School-issues laptops hold own host of problem

Colin Canaday

The aftermath of the decision to remove the Bring Your Own Device (BYOD) network is clear: even less student control. Yet, the decisions being marketed under the guise of equality and efficiency, students are left to question if it achieves its goal or simply creates more headaches down the line.

The Bring Your Own Device (BYOD) network provided little usefulness before COVID-19; schoolwork was either paper-based, or students could use the school-provided computers which connected to the staff Wi-Fi. In essence, the student network was used almost exclusively for phones. Now, with COVID-19 still here, and the policy changes and decisions brought with it, such a network would prove invaluable.

Students are currently only capable of connecting to the internet at school using school-issued laptops. The idea behind these laptops is not a bad one; they create a baseline of connectivity, ensuring that, in an ideal world, everyone is able to access their assignments and complete their required work. The points at which this plan fails are the edge-cases: people will forget to charge their laptops, people will leave their laptops at home,  technology issues will occur. In these cases, it would make sense to have recourse — to have a system and network in place to allow students to bring their own devices and to have a Wi-Fi network to connect to.
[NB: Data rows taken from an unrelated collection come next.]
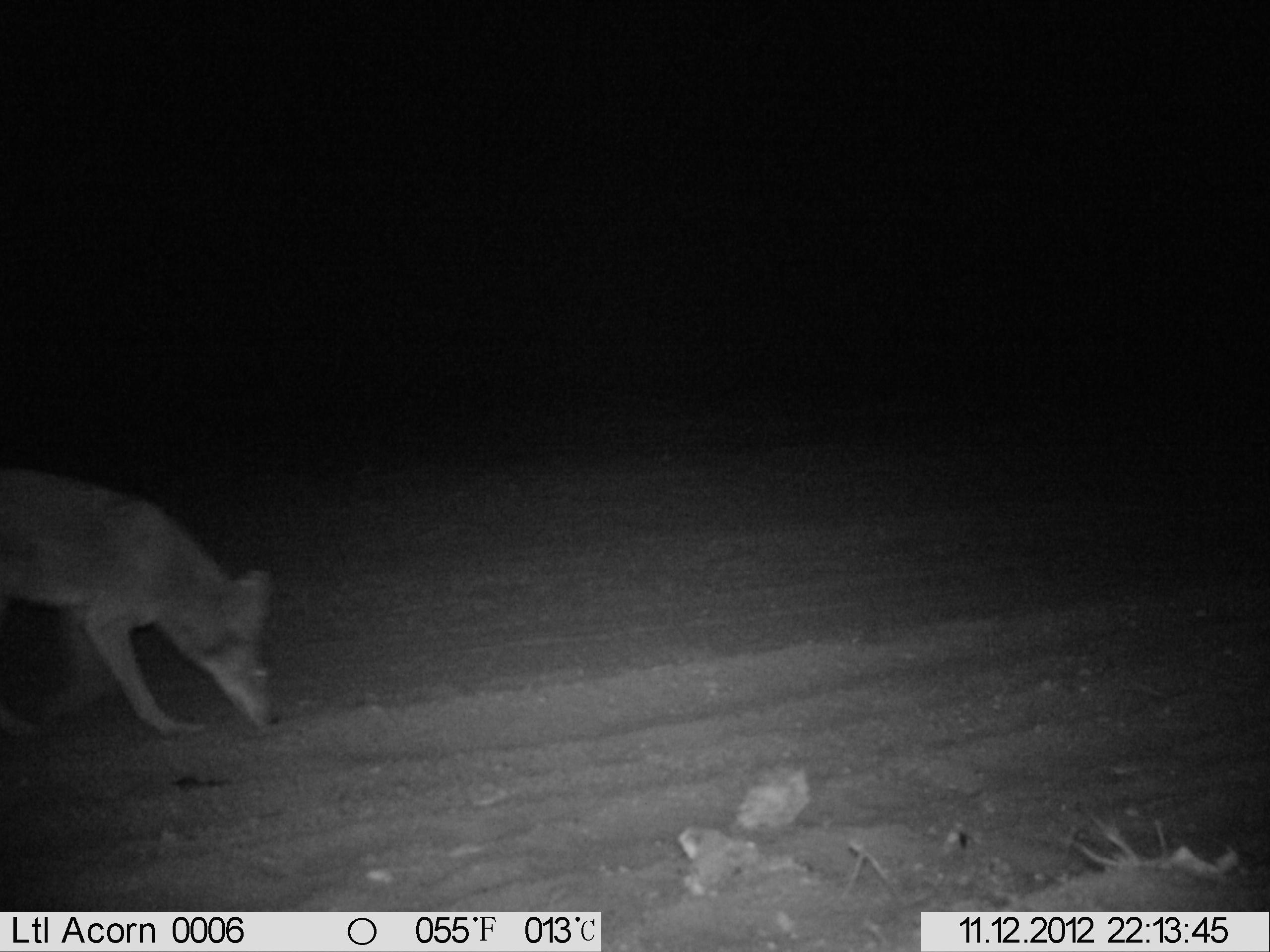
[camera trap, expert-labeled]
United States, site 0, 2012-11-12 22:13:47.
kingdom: Animalia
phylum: Chordata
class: Mammalia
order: Carnivora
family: Canidae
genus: Canis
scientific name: Canis latrans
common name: coyote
Coyote (Canis latrans).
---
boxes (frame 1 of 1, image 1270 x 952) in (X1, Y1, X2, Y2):
coyote: (13, 444, 308, 739)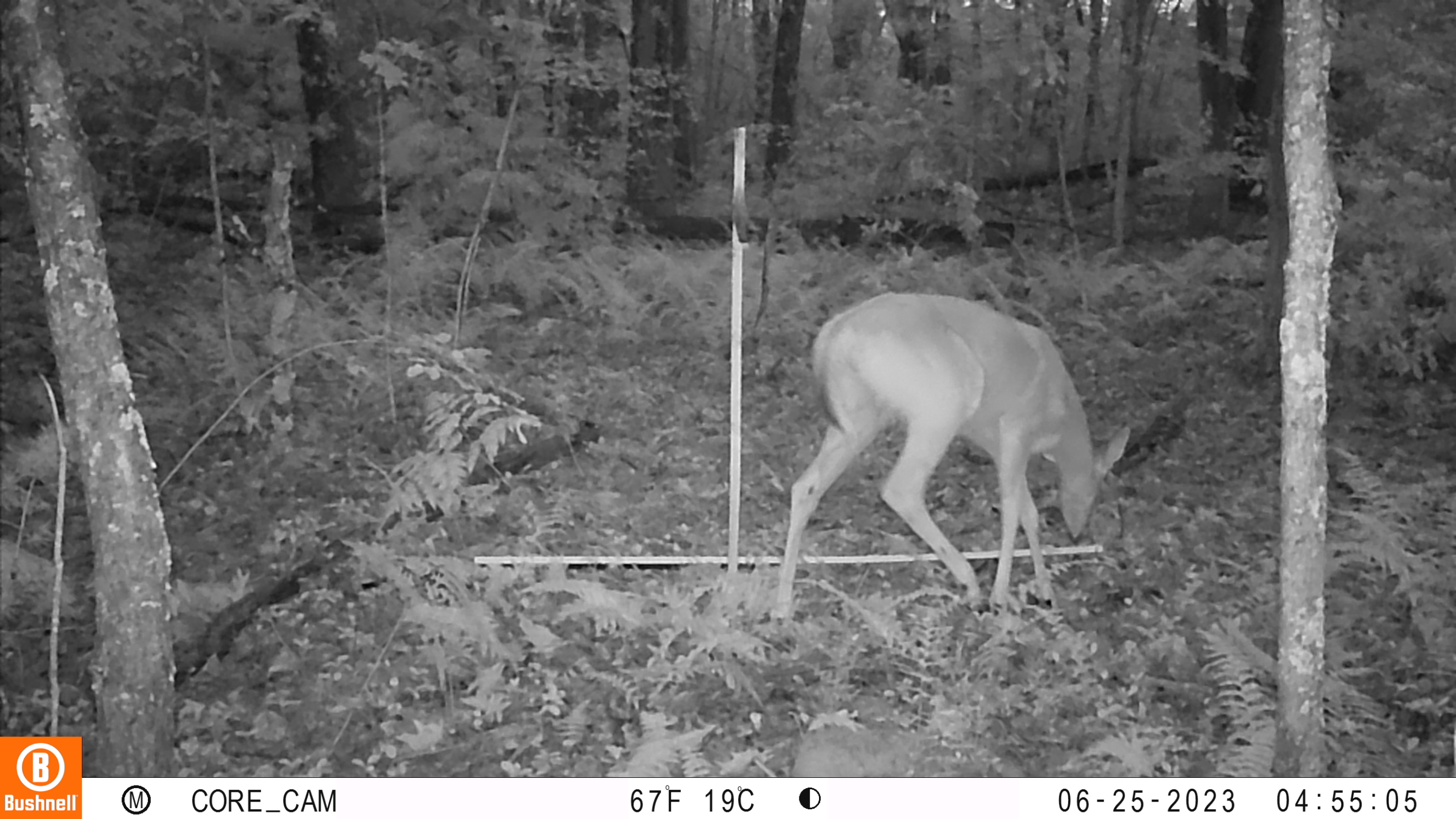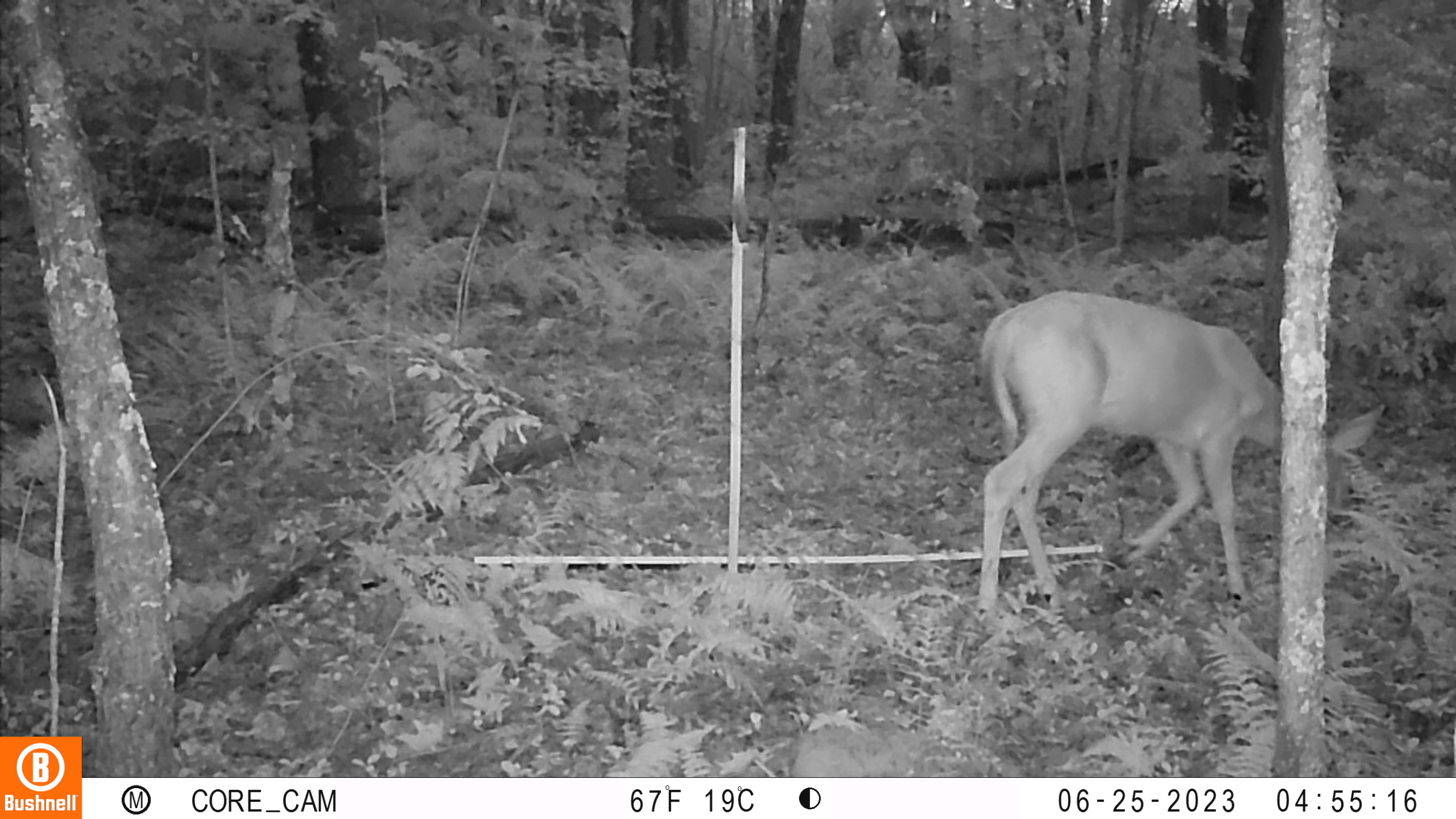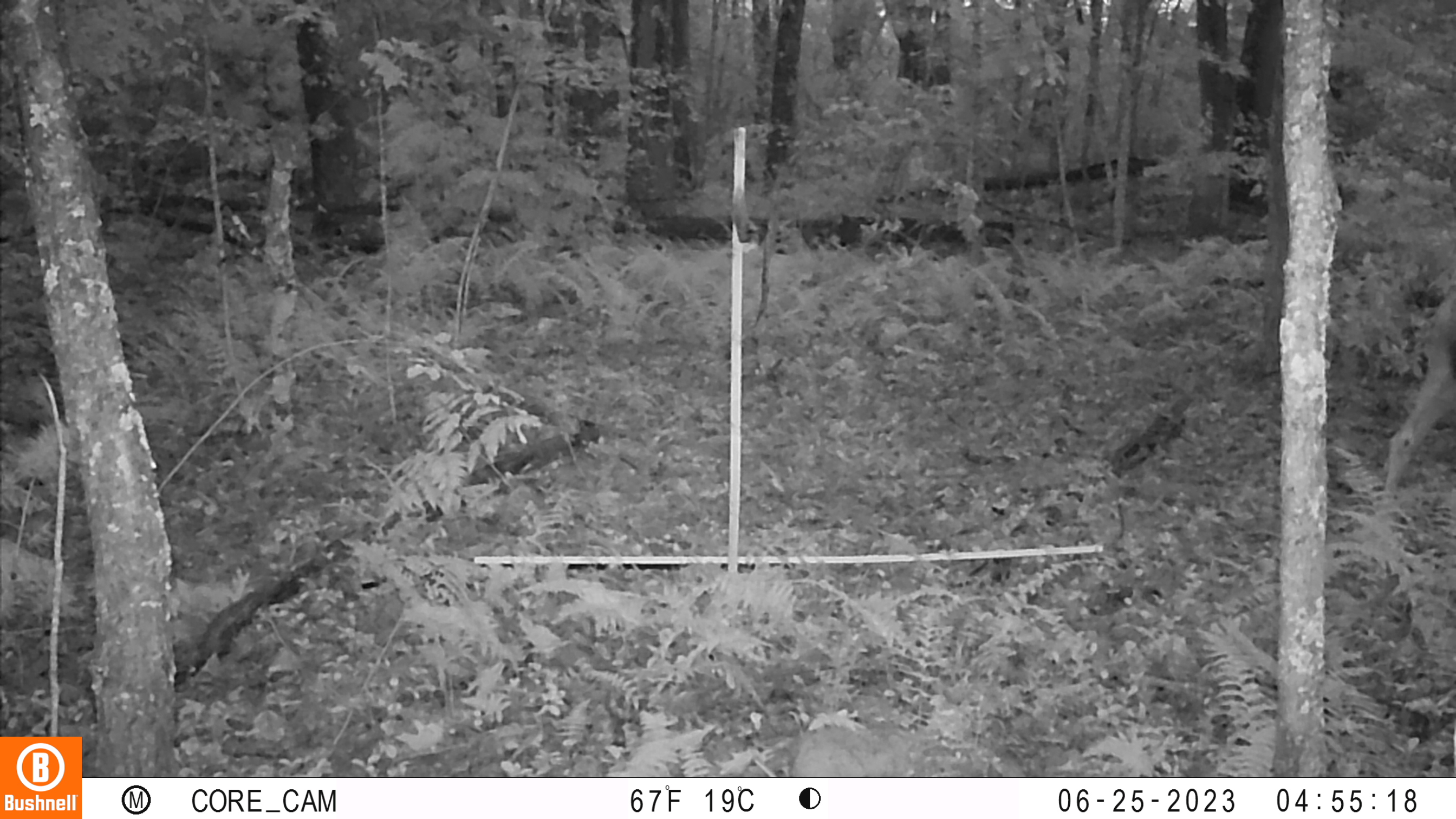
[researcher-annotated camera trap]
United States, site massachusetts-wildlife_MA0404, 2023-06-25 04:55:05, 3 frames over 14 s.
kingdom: Animalia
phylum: Chordata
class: Mammalia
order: Artiodactyla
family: Cervidae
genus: Odocoileus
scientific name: Odocoileus virginianus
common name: white-tailed deer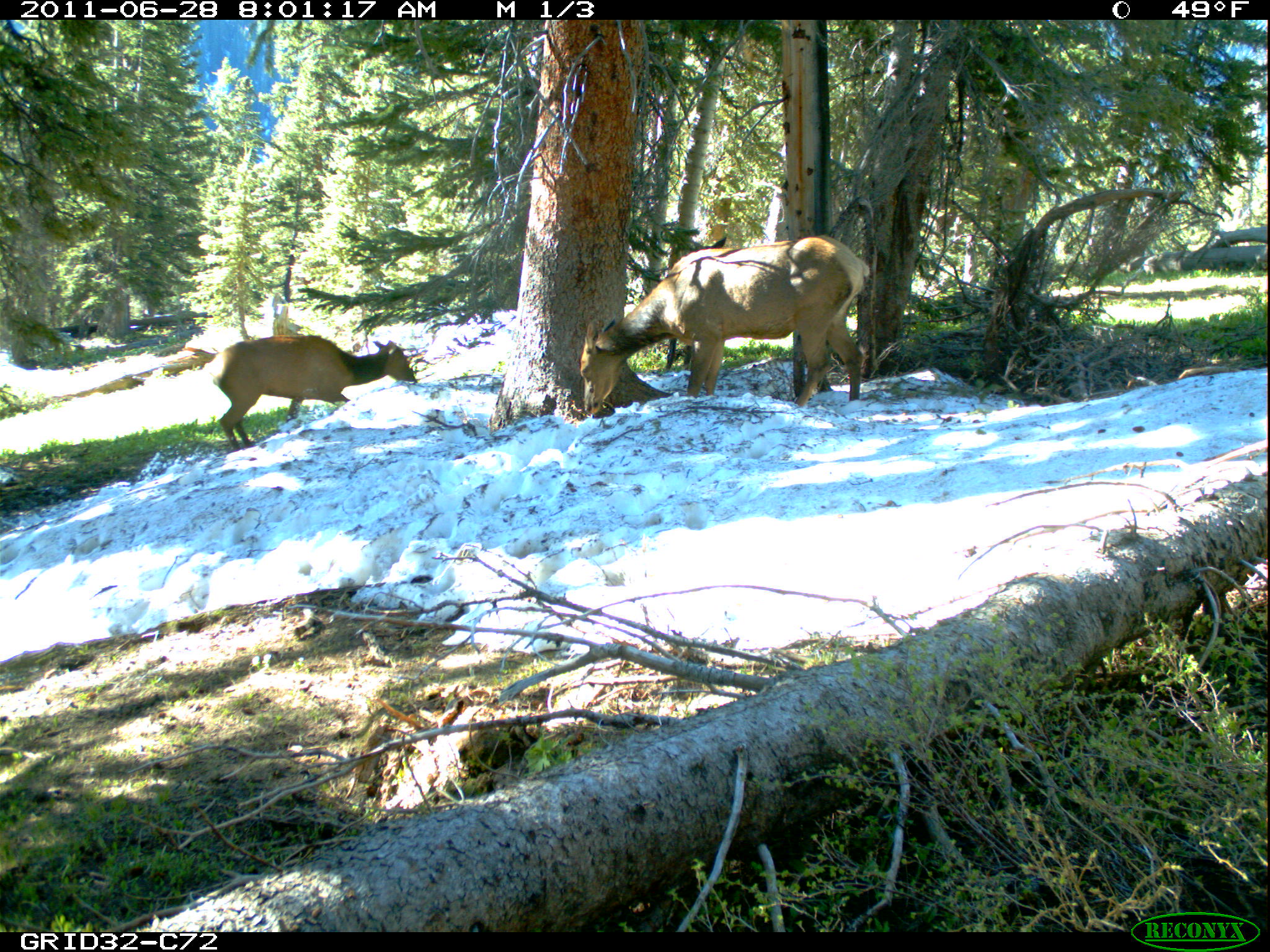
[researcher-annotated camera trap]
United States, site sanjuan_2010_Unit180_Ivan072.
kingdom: Animalia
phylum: Chordata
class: Mammalia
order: Artiodactyla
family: Cervidae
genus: Cervus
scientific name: Cervus elaphus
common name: red deer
This doesn’t even touch on the underwhelming capabilities of the school-issued devices that students are now relegated to. Devices are under seemingly draconian rule, with extensions like “Lastpass” and even Google created and verified “Google Docs Offline” being completely blocked. These computers are designed and set up for cheap, energy-efficient work and nothing more. Being left with no alternatives other than to use these devices, completely disregards even the notion that students may want (or need, in the cases of specialized classes they may require disallowed software) to use a different personal device during school.

These devices work perfectly for the baseline they are meant to be used for, but do little more than that. Having a student network, or even just a guest network, solves all of these problems. There will always be more issues to deal with (connectivity, security, network speed), the BYOD network all but proved this, but they can all be fixed with time. Having that infrastructure in place, first, is key.